However, there was a feeling of uneasiness which settled on him as they approached the landing stage, where groups of passengers before them were filing onto the lift, to be hoisted aloft into the ship. Did that come from the shrinking of the planet-born who had never been in space, or was it a cautionary impulse triggered by something else?

Whichever it might be Jofre was on guard. There were a number of attendants around but none of them showed the characteristic features of the Asborgan-born. These were mainly off-worlders and some were truly alien. However, it was one planet-born who centered Jofre’s regard.
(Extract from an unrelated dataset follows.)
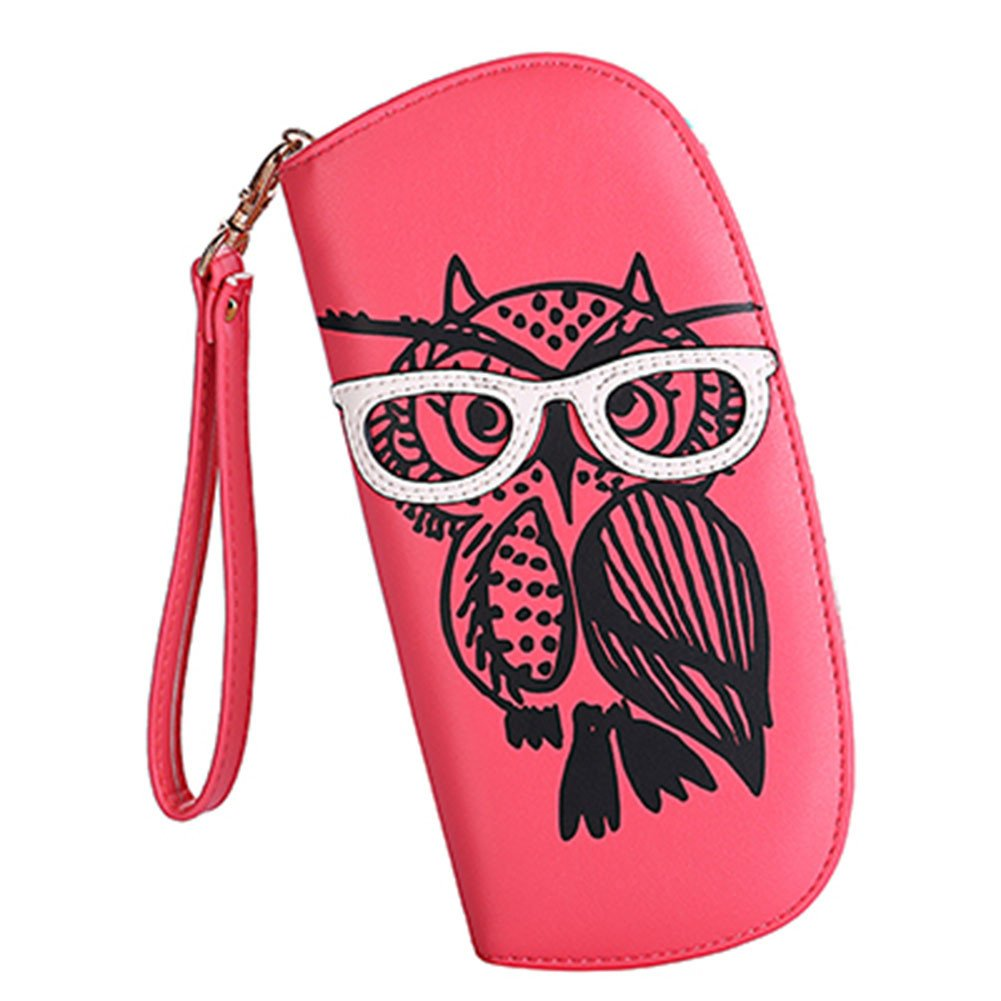 Women's Designer Lovely Glasses Owl Purse Cute Leather Long Wallet Ladies' Fashion Clutch Card & Id Holders Generic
In this very mixed group he might not have attracted the general eye, for he was wearing the livery of a high lowland house and accompanying a young Highblood.

His livery was not in any way suggestive of what might really be his duties but to Jofre there was no mistaking a Shadow—even though he had never seen the man before.

The position he was careful to keep, about two steps behind that of the young Highblood, was that of a guard, even though only the hilt of a ceremonial sword showed at his girdle. So another of the Brothers was bound off-world on an oathed mission. Jofre might have given a surreptitious gesture of recognition, but his own status was too equivocal. The chances were that they would never meet.

These two were well ahead of him now, almost as if the young lord was very eager to get aboard. And the Asborgans were already swinging upward on one of the lifts by the time he and Zurzal reached the takeoff mat.

They stepped onto their own transport, one of the attendants sweeping their baggage up beside them, and began to swing upward. Jofre fought his sudden, and to him shameful, reaction to that rise. Instead he made himself stare determinedly down at the port, and beyond it the old city, and beyond that—the only world he could remember.

CHAPTER 8

WAYRIGHT WAS A CROSSROADS
for the star lanes. The many differences between races, species, sentient beings, which Jofre had been introduced to at the spaceport hotel on Asborgan, were here set forth even more plainly. He had to keep tight rein on himself not to turn and gape after the passing of what might be a vast lump of dough riding on a small antigravity plate and putting forth now and then eyestalks to survey something which caught the fancy of that particular traveler. Even an imagination honed and trained by issha teaching could not supply an idea of the world from which
THAT
had come.

Though the humanoid form was the more prevalent, there were also insectoids, some scuttling along on six legs, others, taller even than the Zacathan, progressing on powerful hind legs alone, using their upper and middle limbs in quick gestures to augment their click-clack talk. He caught a glimpse of one of the crested males of the bird people and, next to him, a warty-skinned, broad-bellied creature which resembled one of the pond dwelling amphibians of Asborgan. What passed here began to be like a nightmare in which eye refused to accept what was to be seen. Jofre fell back on an issha’s refusal to be tricked even by his own senses.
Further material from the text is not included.